Those of you that know me recognize that I don’t usually put too much stock in personality tests or quizzes. I don’t believe that one simple test can truly understand who I am at my most fundamental levels; however, there is one test that has me pretty well figured out. The Enneagram test. If you’re not familiar with the Enneagram then let me just give you a crash course: there are nine personality types and each of us is born with a dominant type, however, it is very common for people to identify a little bit with multiple types. Your dominant type will never change, but you will fluctuate throughout your life between the positive and negative traits attributed to your type. Sometimes these shifts can look similar to other types.

I took the Enneagram at the beginning of this semester and it has been radically changing the ways that I understand myself and the ways that I choose to interact with the world. After completing the test (twice for good measure), it was revealed to me that I am Type Six—The Loyalist. This was my dominant type by leaps and bounds over all the others so there was no denying its accuracy. So what does it mean to be a Six? Well, I’m glad you asked! What Sixes desire at their core is to have security. Sixes want to feel supported by others, have assurance in their daily life, and to fight against the anxiety and insecurity that comes with this desire. This couldn’t be truer about me. My closest friends recognize that it is hard for me to trust people and I need to know for sure that they’re in it for the long haul before I open up. As you can imagine, that makes writing this particular blog post a little scary. This attitude is also true about major life decisions. I need to know that it is going to work out before I commit. Well… here I am preparing for a mission year with the World Race. This is probably the LEAST secure decision I could make for my post-graduate life. Leaving the country for a year, traveling to eleven countries with minimal direction, doing unknown missions work, and then returning at the end of the year with nowhere to live and probably penniless… what am I doing? I have had so many emotions regarding the Race already. Good, bad, and ugly.

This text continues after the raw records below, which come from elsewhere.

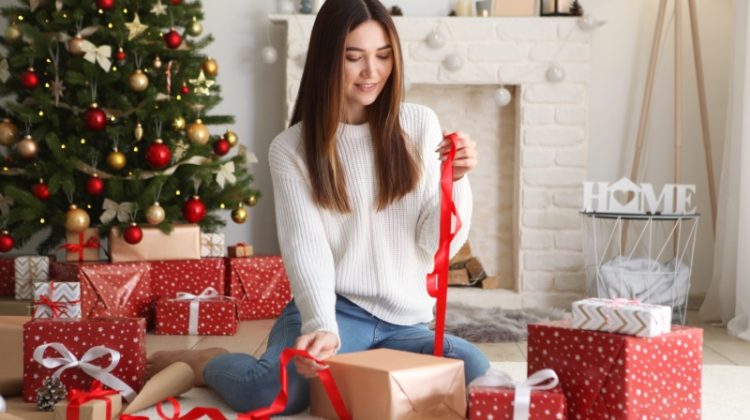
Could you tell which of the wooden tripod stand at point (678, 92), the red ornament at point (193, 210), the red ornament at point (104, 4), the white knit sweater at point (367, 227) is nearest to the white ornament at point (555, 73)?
the wooden tripod stand at point (678, 92)

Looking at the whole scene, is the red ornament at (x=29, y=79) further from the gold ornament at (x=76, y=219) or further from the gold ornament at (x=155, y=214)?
the gold ornament at (x=155, y=214)

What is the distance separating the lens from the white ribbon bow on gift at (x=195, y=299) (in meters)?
3.16

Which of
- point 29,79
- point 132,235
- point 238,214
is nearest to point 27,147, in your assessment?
point 29,79

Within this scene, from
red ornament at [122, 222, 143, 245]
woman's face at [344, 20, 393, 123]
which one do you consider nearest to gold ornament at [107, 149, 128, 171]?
red ornament at [122, 222, 143, 245]

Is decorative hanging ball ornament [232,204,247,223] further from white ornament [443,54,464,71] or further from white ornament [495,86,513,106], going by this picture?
white ornament [495,86,513,106]

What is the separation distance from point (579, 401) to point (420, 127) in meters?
0.71

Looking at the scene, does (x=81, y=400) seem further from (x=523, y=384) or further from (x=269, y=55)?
(x=269, y=55)

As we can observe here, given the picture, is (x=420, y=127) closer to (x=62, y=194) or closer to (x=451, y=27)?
(x=62, y=194)

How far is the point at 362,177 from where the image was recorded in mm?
2025

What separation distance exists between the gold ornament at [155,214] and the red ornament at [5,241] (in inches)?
19.7

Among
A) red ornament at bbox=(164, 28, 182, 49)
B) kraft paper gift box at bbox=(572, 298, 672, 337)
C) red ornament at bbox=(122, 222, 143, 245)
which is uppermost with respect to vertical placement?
red ornament at bbox=(164, 28, 182, 49)

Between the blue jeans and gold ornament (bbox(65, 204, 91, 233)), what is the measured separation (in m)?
1.34

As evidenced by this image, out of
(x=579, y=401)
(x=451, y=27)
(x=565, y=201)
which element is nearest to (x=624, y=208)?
(x=565, y=201)

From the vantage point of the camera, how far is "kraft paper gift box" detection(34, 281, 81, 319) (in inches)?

Lately, I have been fluctuating back and forth between feelings of excitement and feelings of anxiety or sadness regarding the Race. Obviously, I am excited to travel the world chasing Jesus. That is so awesome and I am humbled that the Lord has called me to that. I have faith that He is going to do amazing and miraculous things this year. Then I think about leaving Chicago, my friends, my family… and along comes my good friend, Anxiety. Anxiety and I have known each other for a long time and he has done a good job of learning my tendencies and leanings. I am not necessarily afraid of going on the World Race. In fact, I feel rather secure in that because I know without a shadow of a doubt that it is the Lord’s plan for me. What I am afraid of is the effects it will have on my relationships. I am afraid of coming home. I think about my very best friends and wonder where they will be living in July 2018. I wonder what jobs they’ll be doing. Will they still have room for me in their lives when I come back? Will the distance be too much for our friendship to handle? It keeps me awake at night and I know how ridiculous it is but it is part of who I am on a basic level to worry about these things. The thought of losing my most secure and precious friendships absolutely paralyzes me. I have a knot in my stomach just thinking about it right now. Then let’s say the friendships survive… then what happens when I return? What if my closest friends are scattered around the country? Where do I live? Do I pick one of them and hope for the best? Do I pick none of them and hope to maintain it over the distance? Do I just start over? The questions are absolutely endless. It feels stupid to worry about this. It is 19 months away. That is basically a lifetime to me right now. Despite all logic, it still keeps me up at night.

So when you wonder why I would be anxious or nervous about this amazing opportunity…  when you ask me what I have to be afraid of, well. Now you know. I’m trying to learn to be gentle with myself and have faith in the plan and the people that I love, but it is hard so please just bear with me.